= Jeff Knurek =

American cartoonist, industrial designer, and toymaker

Jeff Knurek is an American cartoonist, industrial designer, and toymaker. He is the current cartoonist for the syndicated Jumble puzzle, working with David L. Hoyt.

==Personal life==

Knurek was born in 1966 Wyandotte, Michigan.

In 2007, Knurek became an organ donor when he donated a kidney to a family member. Knurek and his cousin underwent the transplantation surgery at the University of Michigan Health System’s Transplant Center on July 11, 2007. His cousin suffered from Polycystic kidney disease.

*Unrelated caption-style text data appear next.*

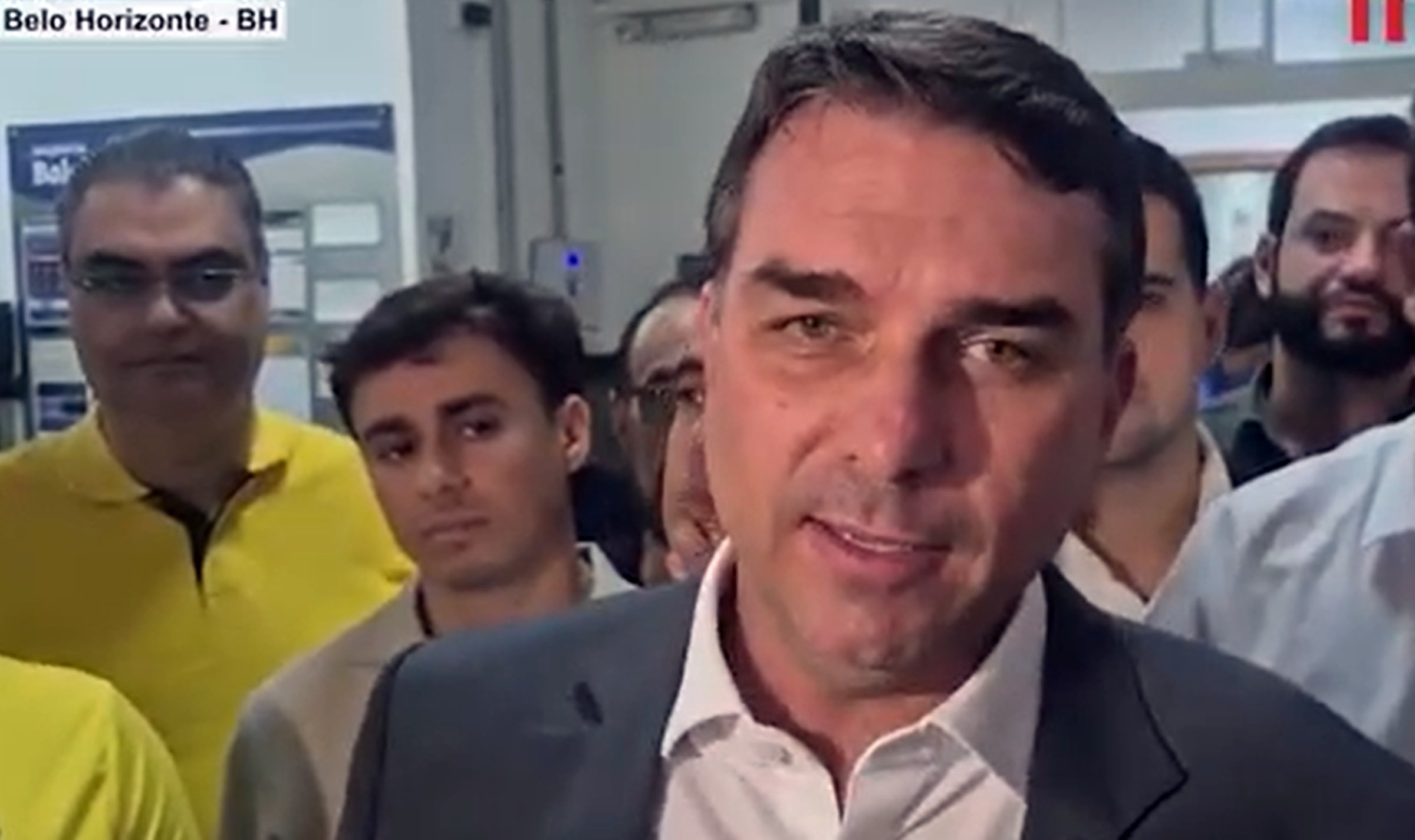Em MG, Flávio Bolsonaro tenta equilibrar campanha, tarifaço e Dark Horse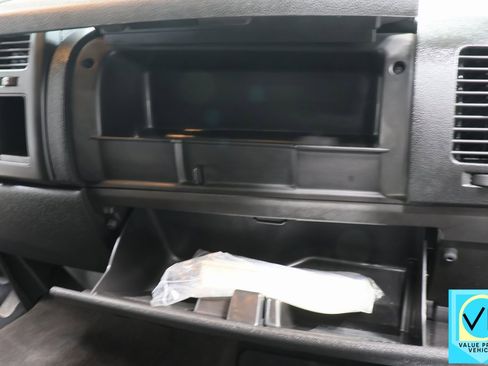 Used 2013 GMC Sierra 1500 SLE w/ Power Tech Package image 28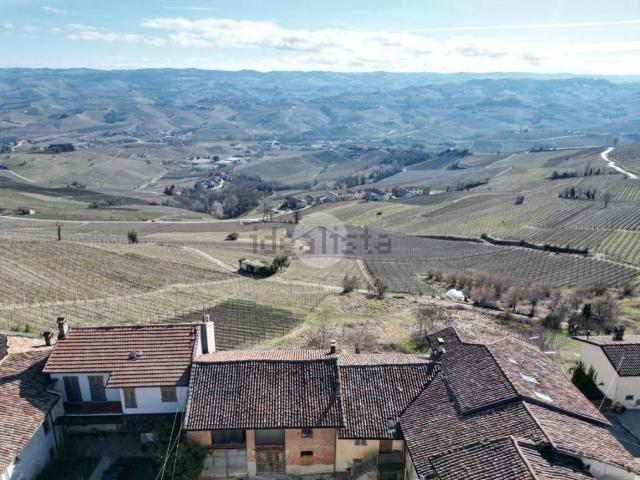 Villetta indipendente in vendita di 646 m² in Via Vassalli, 17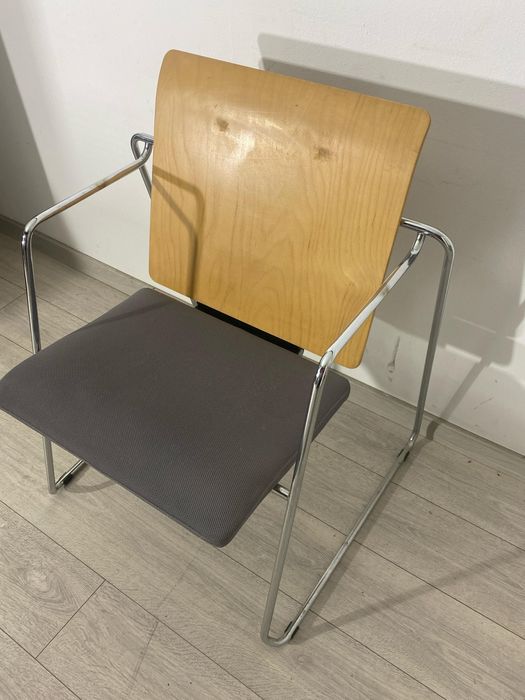 Stoc 48Buc. Scaun/Masă, Sistem Rapid de Transformare din Scaun în Masă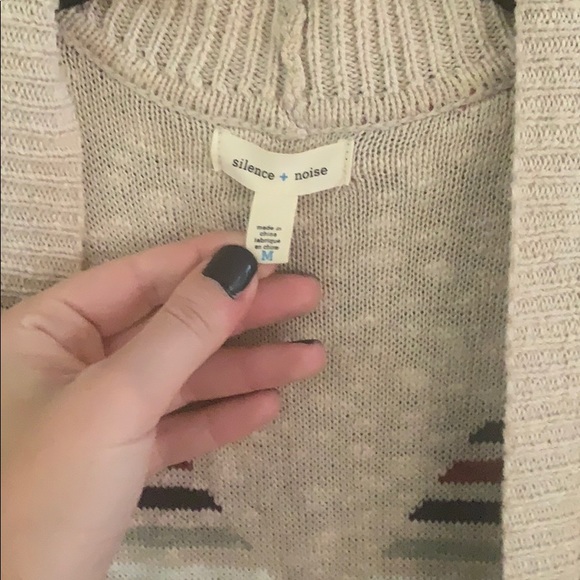Urban Outfitters Geometric Aztec Cardigan - Picture 2 of 4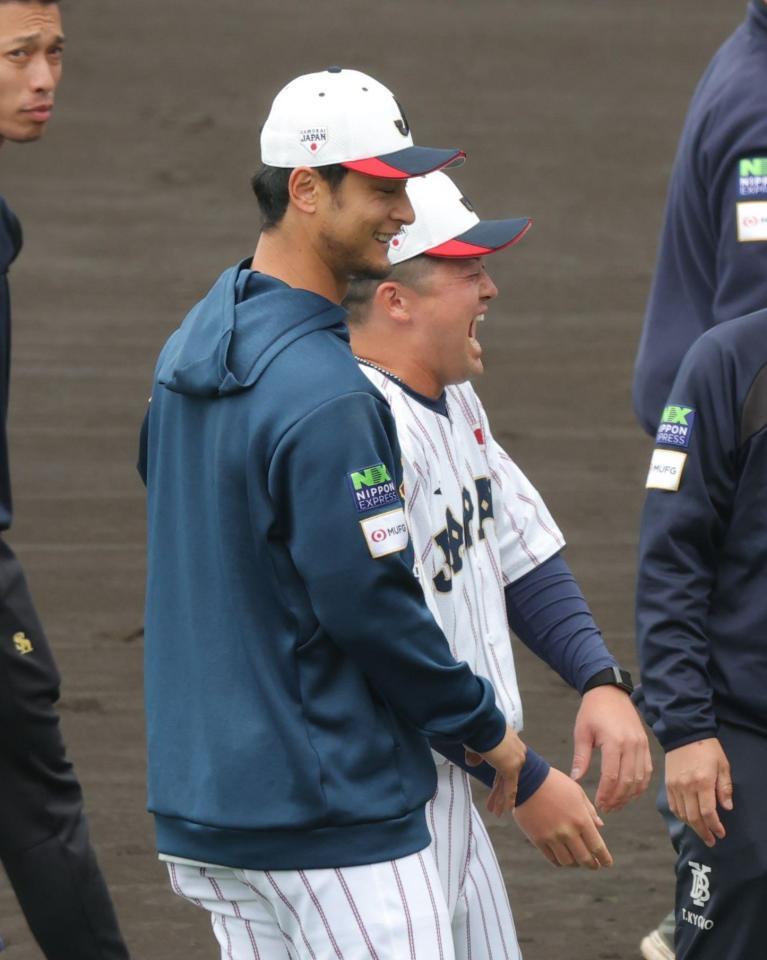 ダルビッシュにあいさつし爆笑の牧（撮影・金田祐二）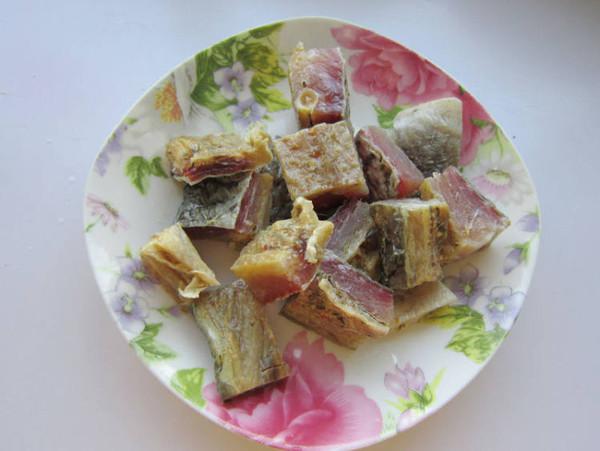 臘魚燒茄子的做法-咸鮮味燒菜譜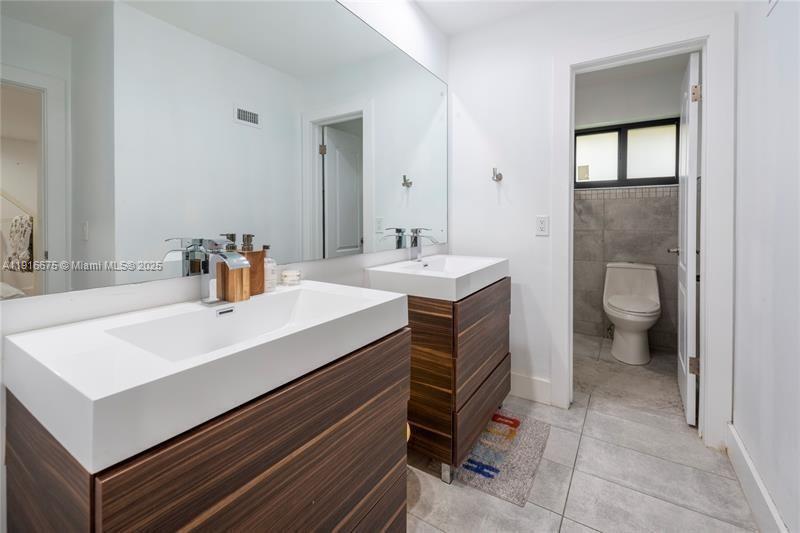 HOLLYWOOD HILLS NORTH SEC - Residential Lease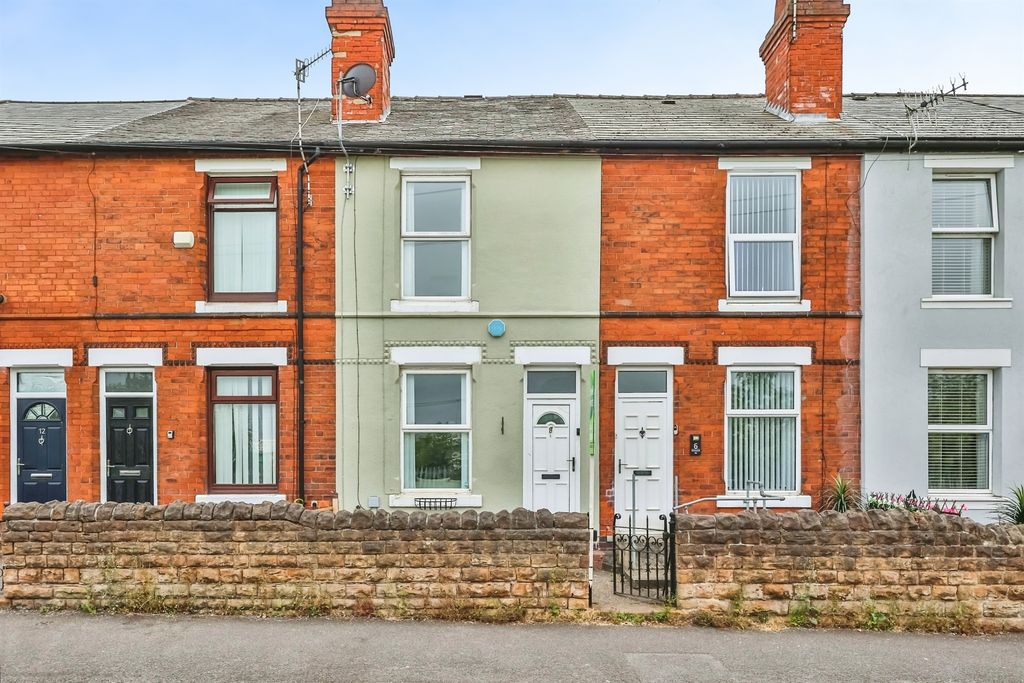 Property photo 1 of 17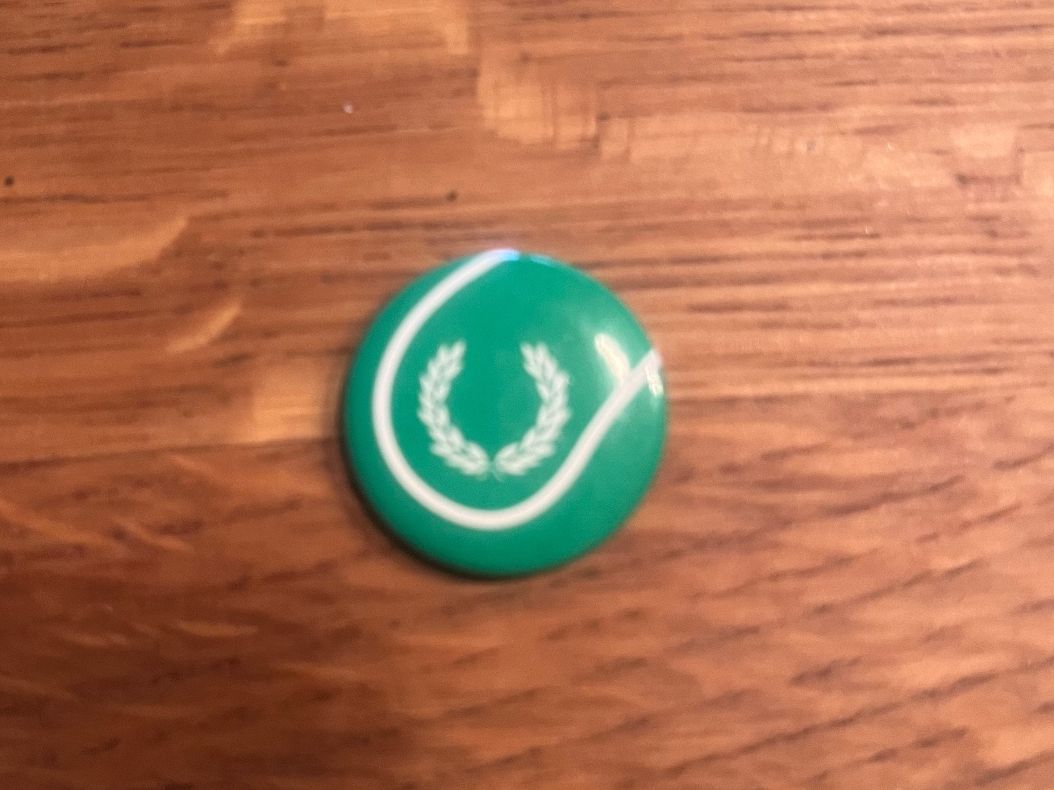 Plaketten & Abzeichen: *Fred Perry Button* – Gebraucht aus Seuzach von Black_sheep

He currently lives in Fishers, Indiana, with his wife Kathy and his children Sydney and Cameron.

==Professional life==
Knurek graduated from the University of Michigan with a degree in industrial design. In 1989, while working for the I.D.E.A. toy invention studio, his creation Spikeball was marketed by Tomy.

In 2002, Knurek partnered with David L. Hoyt, Tribune Content Agency, and Hasbro to develop the Boggle BrainBuster syndicated daily puzzle.

Knurek is also the inventor of "What's in Ned's Head?" a popular game that has received several parenting awards. Since its creation in 2003, many schools are using this game as a secondary bonus to their classrooms and as an adjunct to speech therapy.

In 2006, he developed Fundex Games's award winning "Monster Under My Bed!"

He worked with Las Vegas magician Mac King to create and market Mac King's "Magic in a Minute" line of children's promotions, toys, magic tricks, videos, books, and events.

Knurek took over as cartoonist for the Jumble in 2008, becoming the third cartoonist the syndicated feature's history. In 2014, he and Hoyt produced the Just Jumble app. He has been a member of the National Cartoonists Society since 2013.